DATASET RECORDS below:

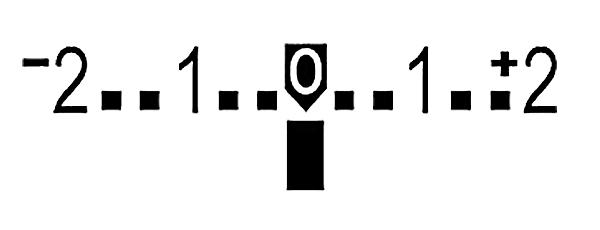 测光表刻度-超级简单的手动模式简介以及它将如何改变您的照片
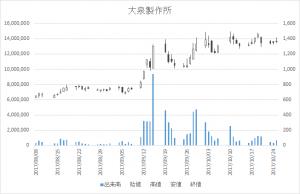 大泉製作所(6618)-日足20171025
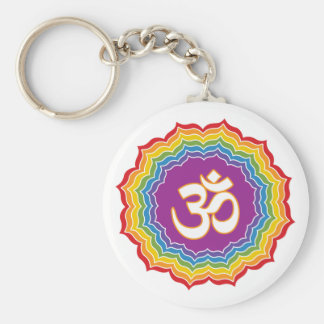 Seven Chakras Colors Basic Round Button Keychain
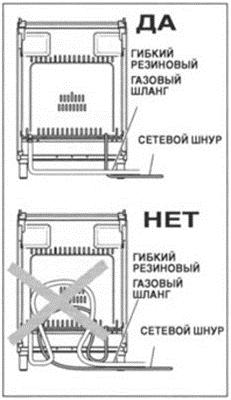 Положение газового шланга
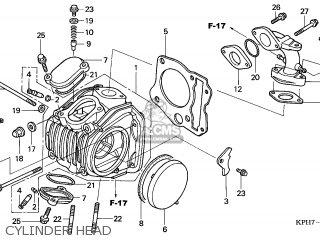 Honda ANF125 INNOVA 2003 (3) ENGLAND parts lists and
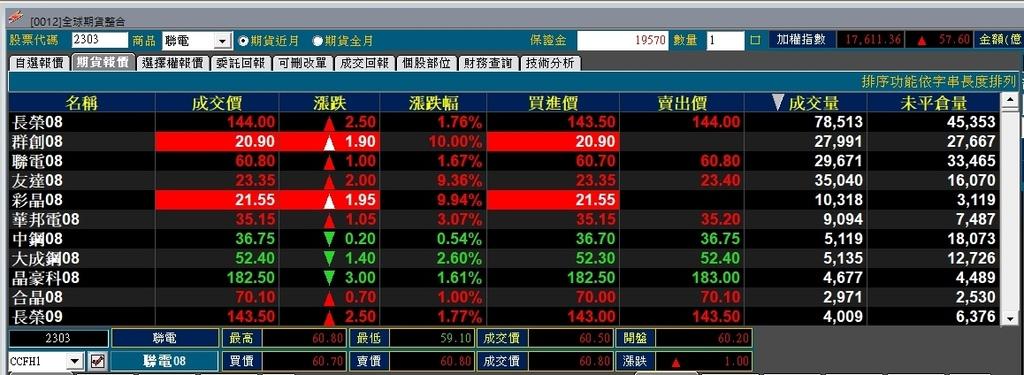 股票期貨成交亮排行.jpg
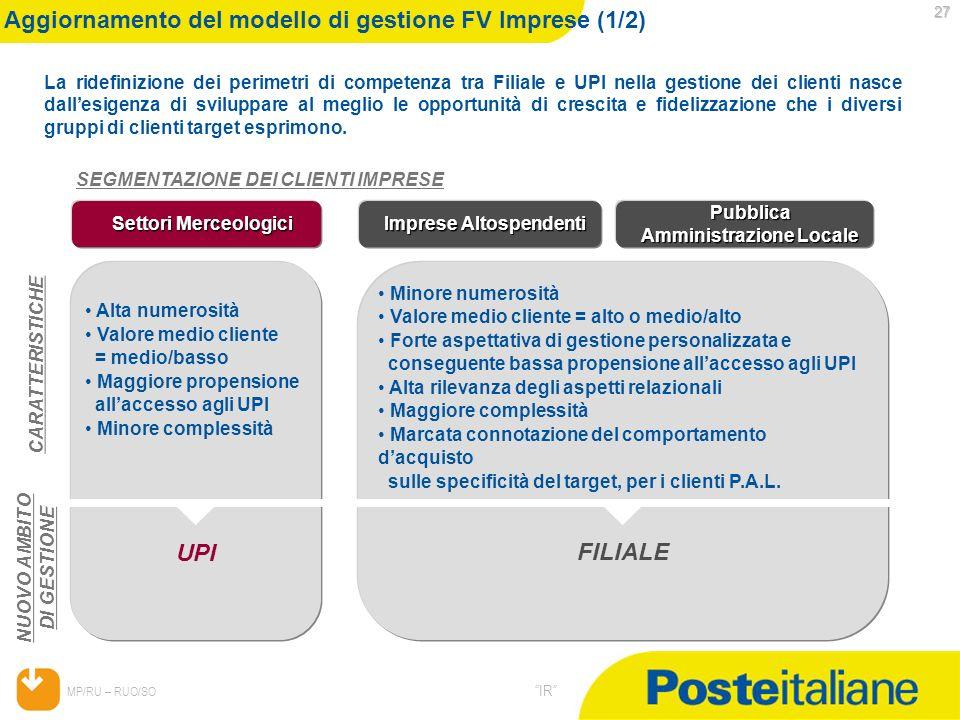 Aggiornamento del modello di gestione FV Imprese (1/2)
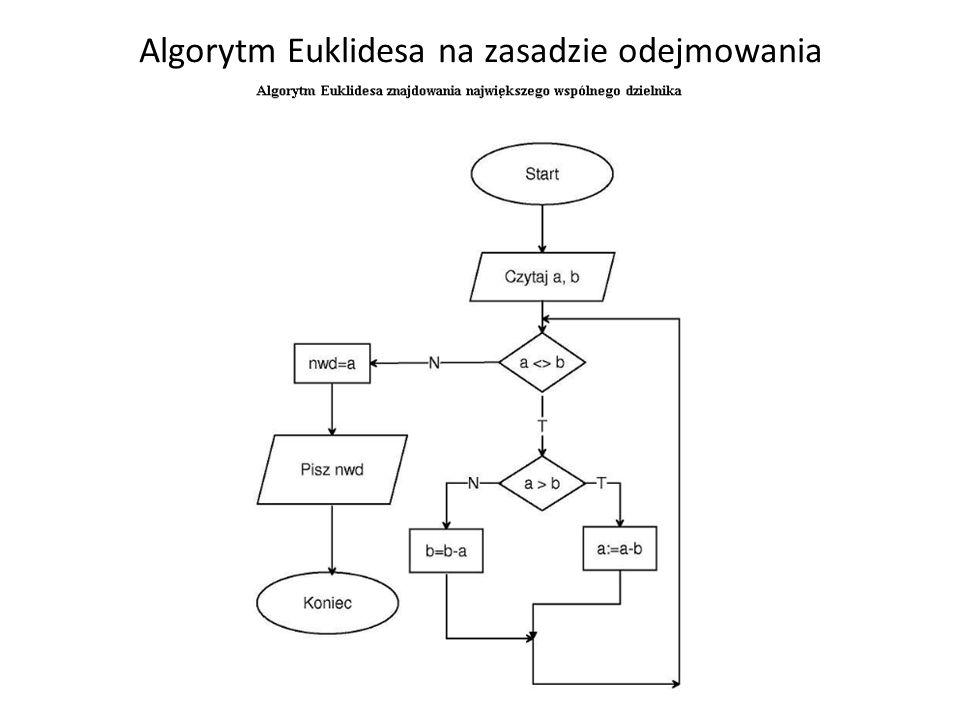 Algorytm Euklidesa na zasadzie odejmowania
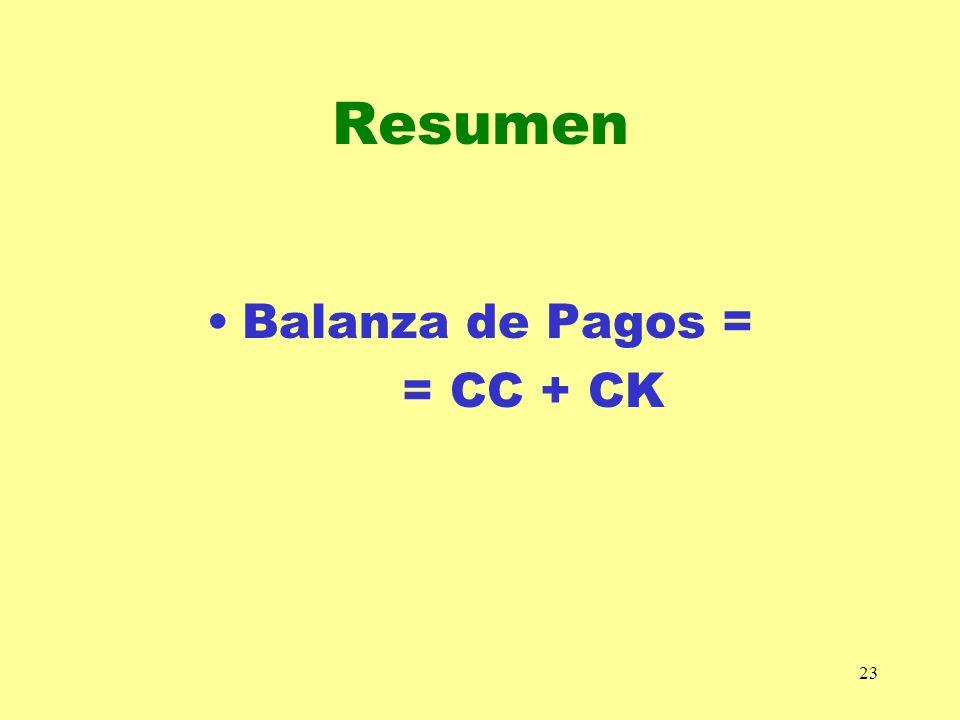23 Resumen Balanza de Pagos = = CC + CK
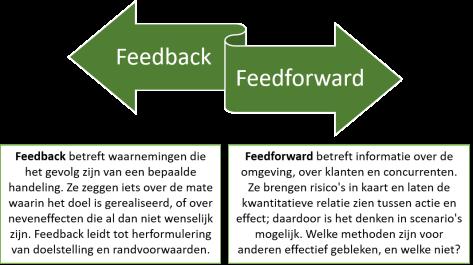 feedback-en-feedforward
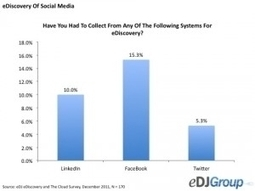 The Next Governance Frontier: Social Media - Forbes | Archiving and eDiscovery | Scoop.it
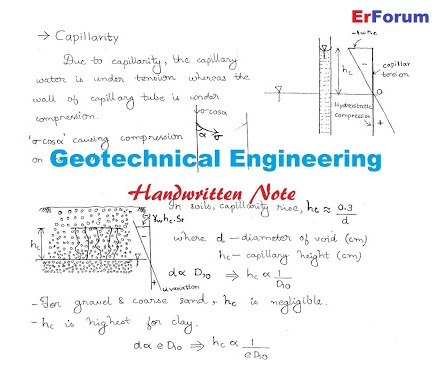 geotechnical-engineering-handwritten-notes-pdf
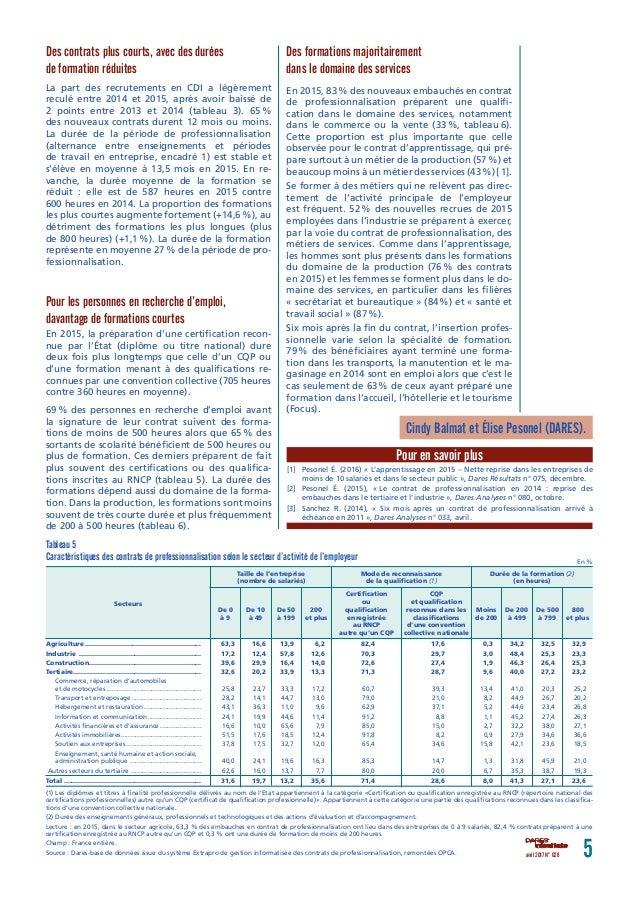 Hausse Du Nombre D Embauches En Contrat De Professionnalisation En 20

End of DATASET RECORDS.

▶ _ABOUT THIS TASK_: Repeat every record exactly, but not the pictures.

▶ _ANSWER TO THE EXERCISE_:
 测光表刻度-超级简单的手动模式简介以及它将如何改变您的照片
 大泉製作所(6618)-日足20171025
 Seven Chakras Colors Basic Round Button Keychain
 Положение газового шланга
 Honda ANF125 INNOVA 2003 (3) ENGLAND parts lists and
 股票期貨成交亮排行.jpg
 Aggiornamento del modello di gestione FV Imprese (1/2)
 Algorytm Euklidesa na zasadzie odejmowania
23 Resumen Balanza de Pagos = = CC + CK
 feedback-en-feedforward
 The Next Governance Frontier: Social Media - Forbes | Archiving and eDiscovery | Scoop.it
 geotechnical-engineering-handwritten-notes-pdf
 Hausse Du Nombre D Embauches En Contrat De Professionnalisation En 20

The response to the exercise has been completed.